The biggest thing I found useful was teaching the dog cue words and using bells. My dog seemed much more confident on the stairs if I told her she still needed to step. She also really needed to learn a "stop" command since she'd start running and then bump into something. Baby-proof your furniture that your dog could poke their eyes on. It doesn't take much bumping into stuff to cause eye irritation even if there is no significant injury. Put bells on you and your other dogs, especially if they'll be outdoors. Mine was bonded very well with my other dogs and they did play guide dog, but the bells made it so much easier for her to keep from bumping into them or to follow without being right on top of the others. If you have a yard you can set up an inground/electric type fence that works with a sonic/vibration collar. The wire does not shock the dog but when the dog gets close to the wire it triggers the collar to vibrate and/or make a sound that will alert the dog that the fence is near. The trainer I went to re-work my blind dog's training uses one and she says you can set it up with different ranges. For example you can set it up to beep as far out as 6 ft from the fence or as close as 6 inches.

**INFORMATION PROVIDED:**
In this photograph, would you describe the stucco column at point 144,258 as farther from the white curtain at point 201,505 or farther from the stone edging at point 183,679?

**JOBS:**
a: Answer these questions from the text on helping a blind dog, one answer per line:
(i) Which command did the dog especially need to learn?
(ii) On whom should bells be put?
(iii) How far from the fence can the collar be set to beep?
b: Extend the text on helping a blind dog, beginning right after its final sentence.
The lines play no part in anything asked here.

**FINAL RESULTS:**
a:
(i) A "stop" command.
(ii) On you and your other dogs.
(iii) As far out as 6 ft or as close as 6 inches.

b:
Also, I can't emphasize enough how much good training will help you manage your blind dog. Also, you might consider going to k9diabetes.com and posting on your questions over there. Even if you dog isn't diabetic, diabetic dogs almost invariably go blind so just about everyone over there has a blind dog. They are a really great group and would be happy to help you with the blindness issue.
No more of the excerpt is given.